Rapport sur la tarification des services bancaires : la FBF salue l’effort d’analyse globale mais demande un examen approfondi des mesures proposées
Le rapport sur la tarification des services bancaires remis par Georges Pauget et Emmanuel Constans à Christine Lagarde, ministre de l’économie et des finances, comporte des analyses et des propositions que les banques françaises vont examiner et dont elles vont évaluer les conséquences.
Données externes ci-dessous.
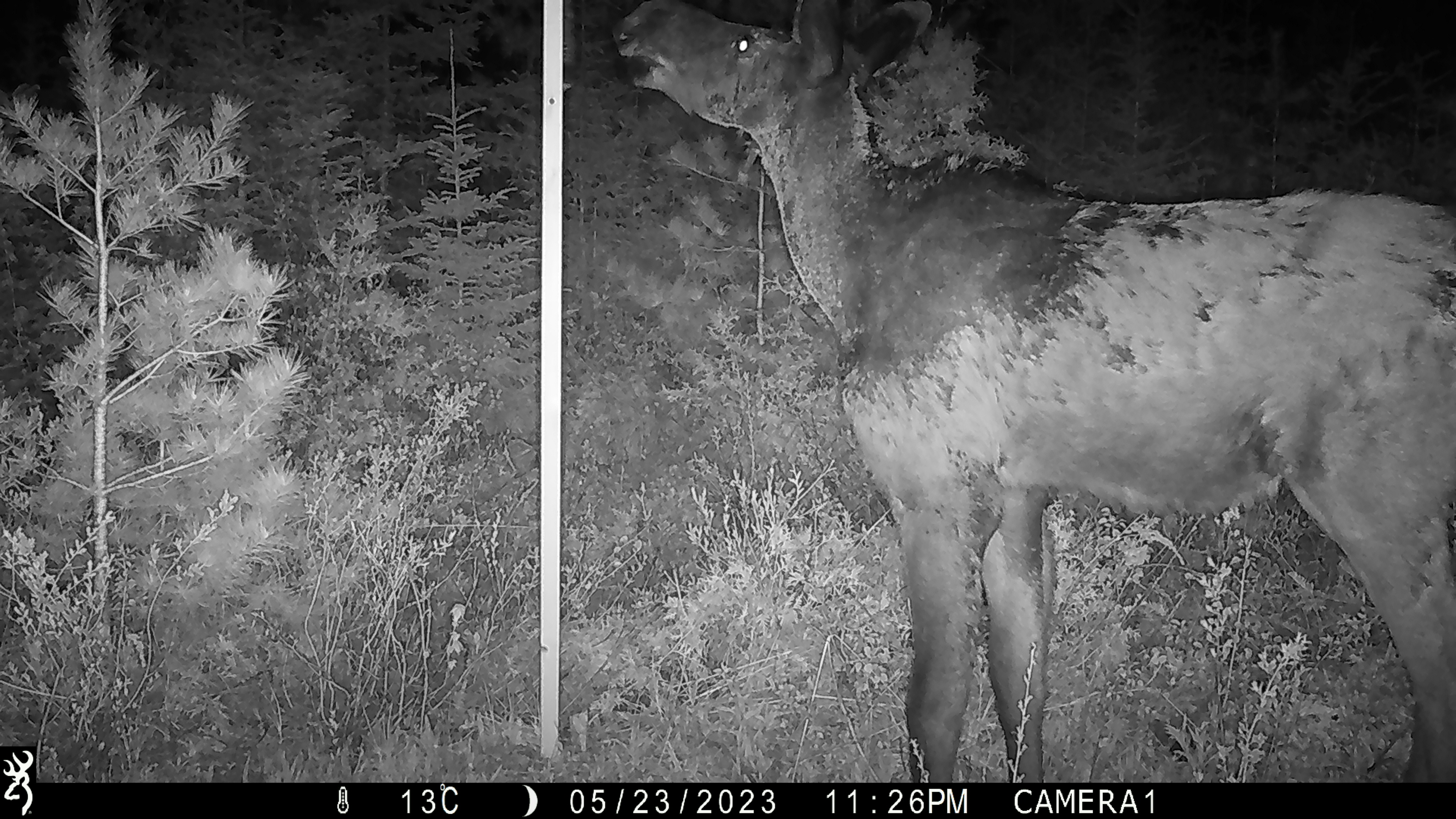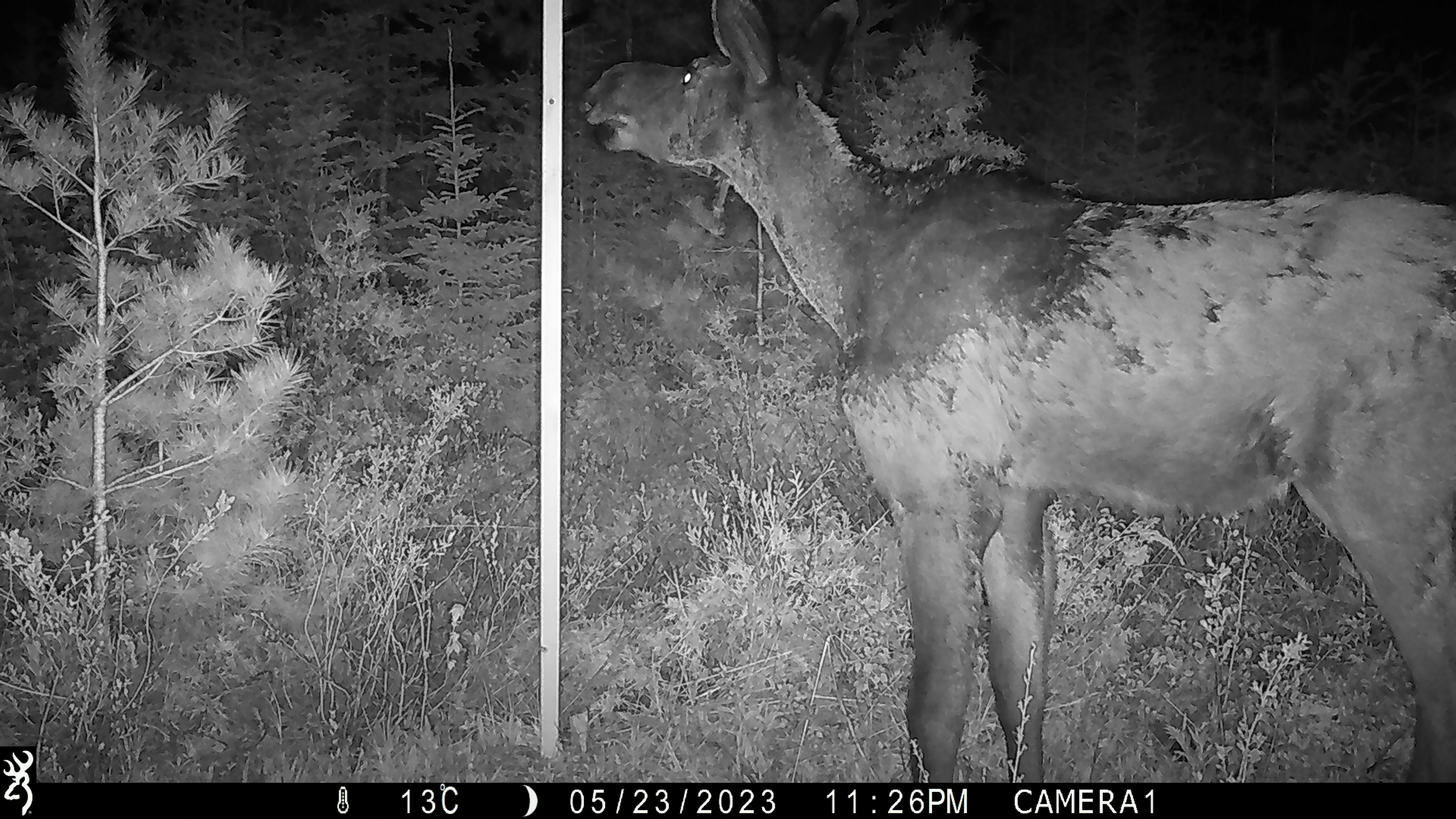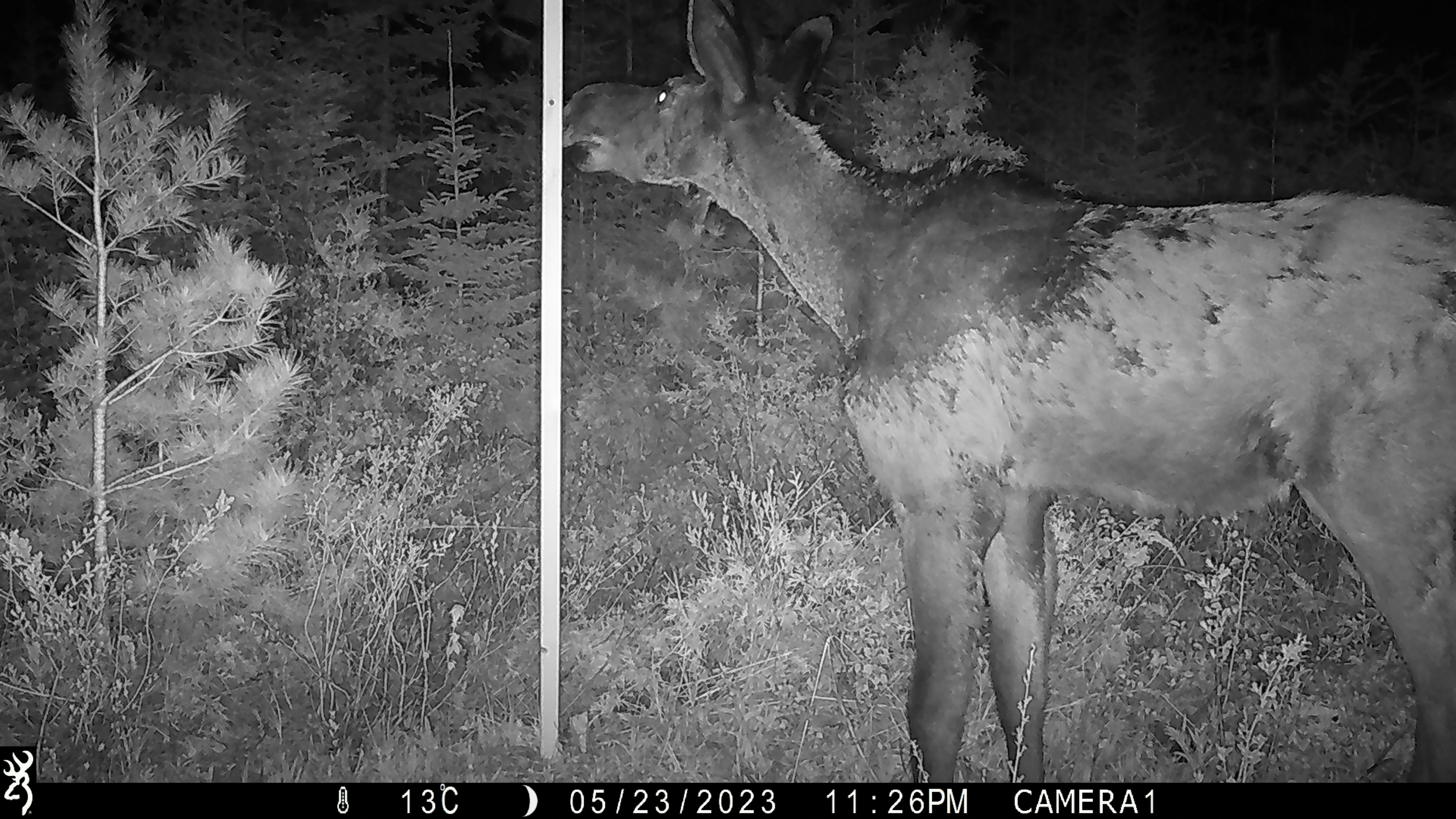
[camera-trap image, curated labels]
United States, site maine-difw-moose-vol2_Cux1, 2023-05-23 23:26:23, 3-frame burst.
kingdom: Animalia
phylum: Chordata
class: Mammalia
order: Artiodactyla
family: Cervidae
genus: Alces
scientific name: Alces alces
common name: moose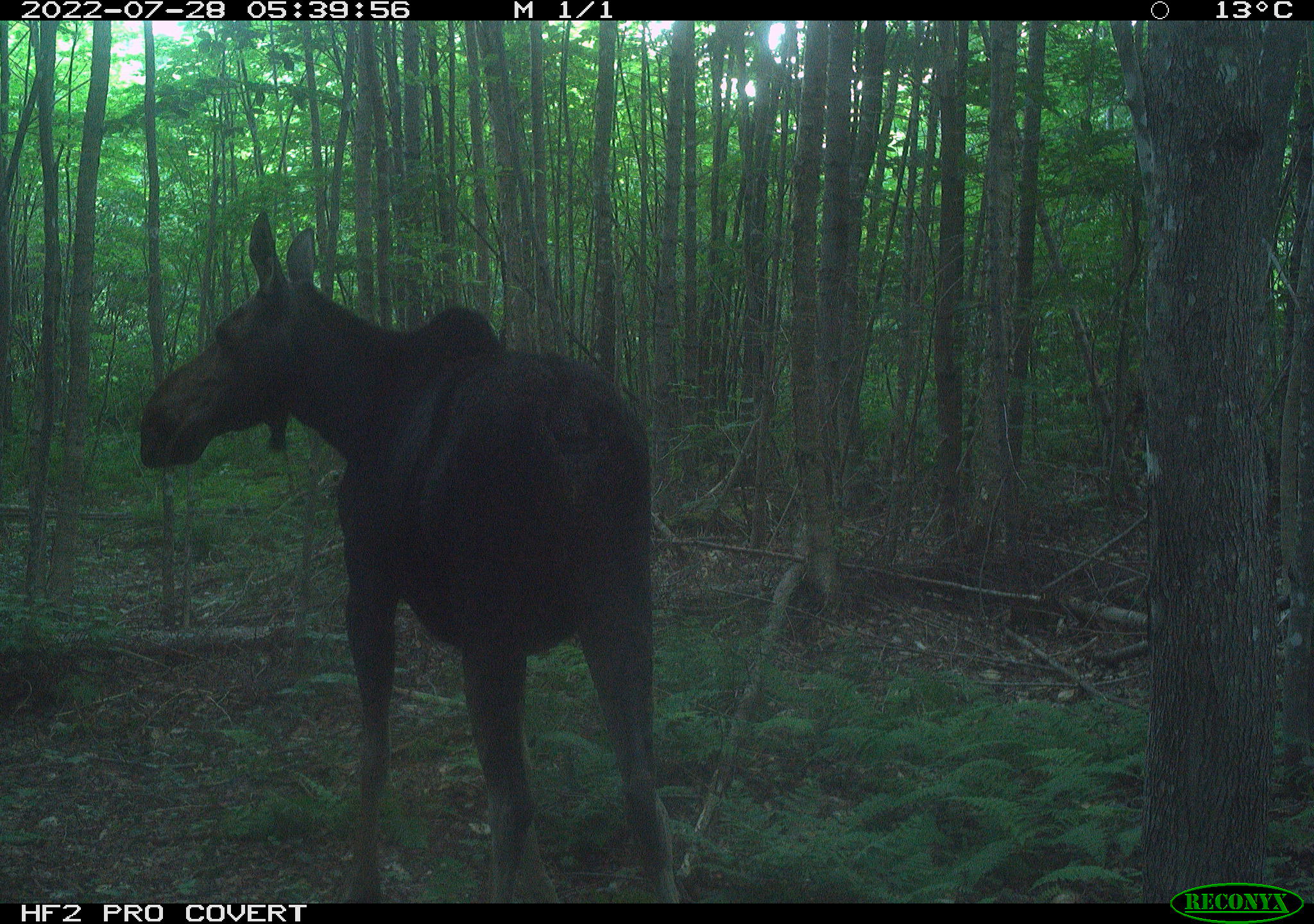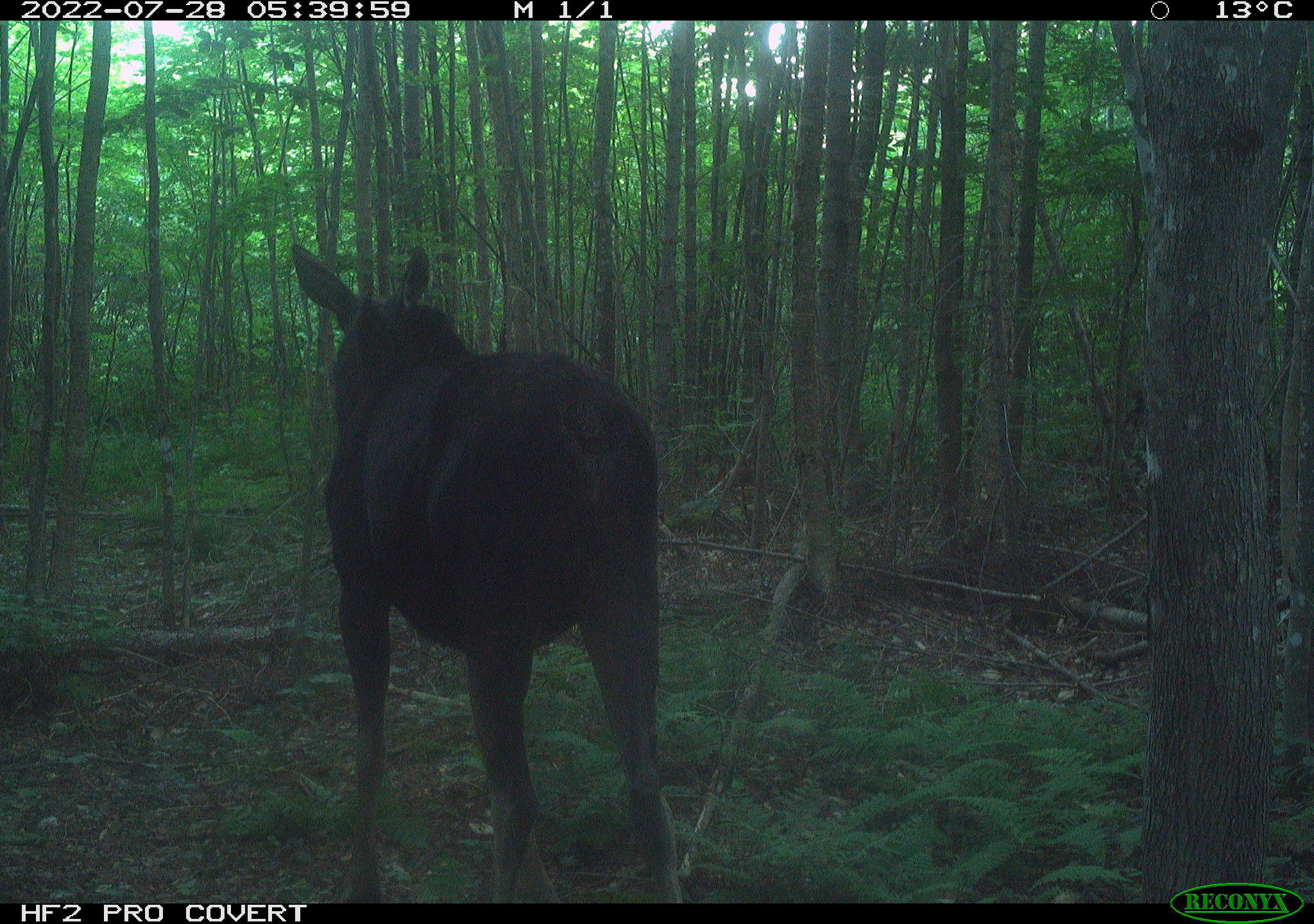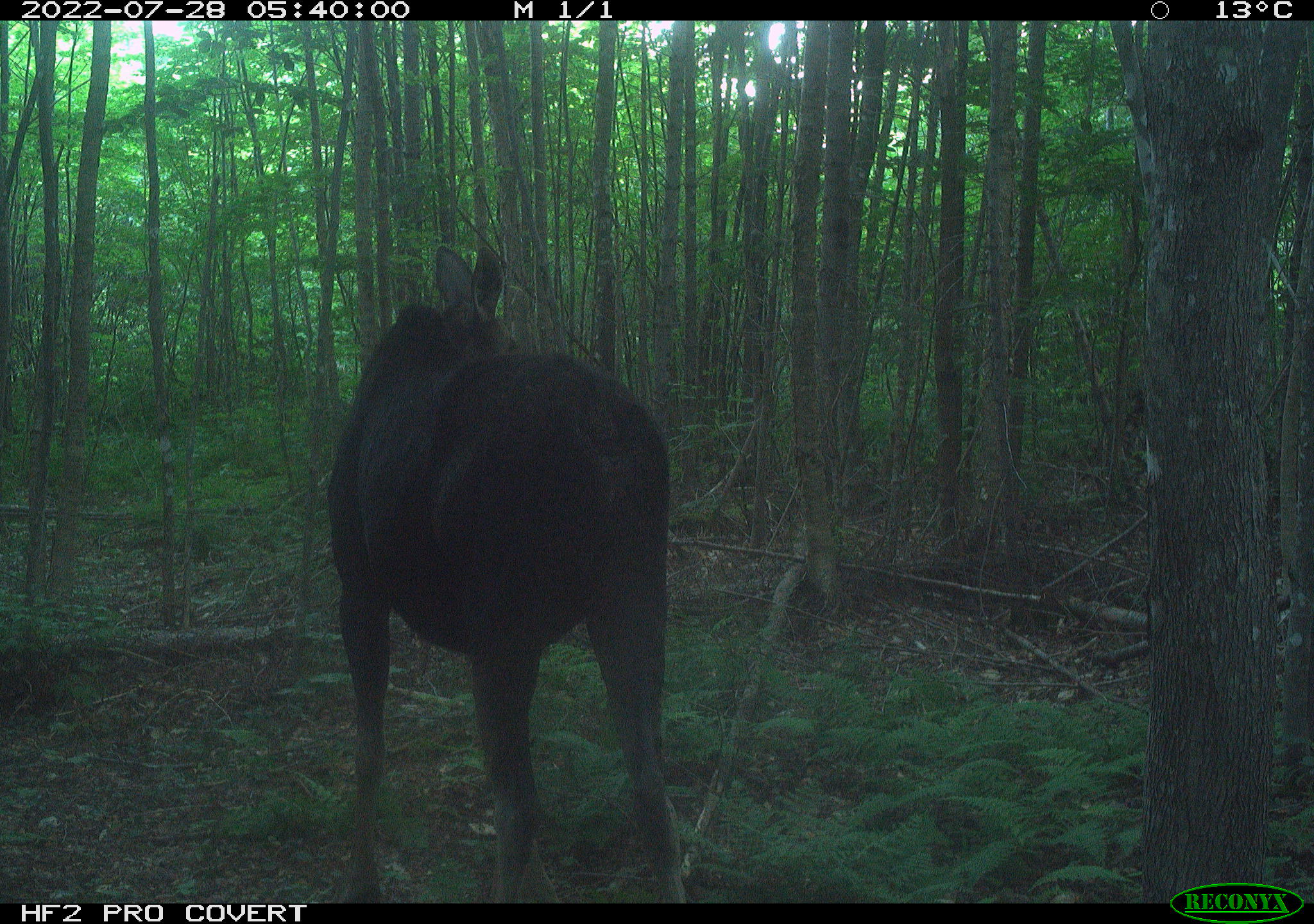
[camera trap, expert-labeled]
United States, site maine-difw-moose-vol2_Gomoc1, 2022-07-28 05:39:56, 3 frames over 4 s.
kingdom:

La Fédération Bancaire Française (FBF) salue l’effort d’analyse globale du modèle français de banque de détail : plutôt qu’une comparaison classique produit par produit peu pertinente, le rapport propose une approche globale qui tient compte de la qualité de service et des habitudes des consommateurs, soulignant par là-même les différences de modèles entre les pays européens. Au cœur du modèle relationnel bancaire français, les banques ont une politique de crédit responsable qui assure un financement efficace et peu coûteux des ménages et des entreprises, même en temps de crise, et une qualité de prestation supérieure à celle constatée dans la plupart des autres pays. Elle est liée à une présence importante sur le terrain à travers les agences et un nombre moyen de conseillers clientèle qui place la France en tête en Europe (176 conseillers pour 100 000 clients)*. En outre, pour l’ensemble des services qu’elles proposent, y compris le crédit, les banques françaises sont parmi les moins chères de l’Union Européenne. Au total, les revenus globaux par client bancarisé* sont ainsi significativement plus élevés au Royaume Uni (+ 52 %), en Italie (+46 %), aux Pays Bas (+ 36%), en Espagne (+20 %).
La Fédération Bancaire Française (FBF) note avec satisfaction le bilan positif des mesures prises depuis 2000 et le constat du respect des engagements pris par la profession même si des progrès restent toujours possibles.
Ainsi la Fédération Bancaire Française qui a rencontré les auteurs du rapport, a pu leur faire part de propositions de la profession, dont certaines ont été reprises, notamment celles concernant les clients rencontrant des difficultés. D’autres propositions semblent toutefois nécessiter un examen plus approfondi, leurs coûts et délais de mise en oeuvre paraissant a priori élevé au regard de leur utilité et de leur efficacité (par exemple la mention sur chaque relevé mensuel du total des frais prélevés en cours de mois doublonnant avec le relevé annuel de frais récemment mis en place).
C’est toutefois dans un esprit constructif que la FBF participera activement, comme elle l’a toujours fait, aux travaux qui vont démarrer avec les associations de consommateurs au sein du Comité Consultatif du Secteur Financier (CCSF). Elle souhaite que ces échanges aboutissent à des mesures efficaces, simples et utiles pour renforcer l’information pour leurs clients, la transparence et l’accessibilité aux services bancaires.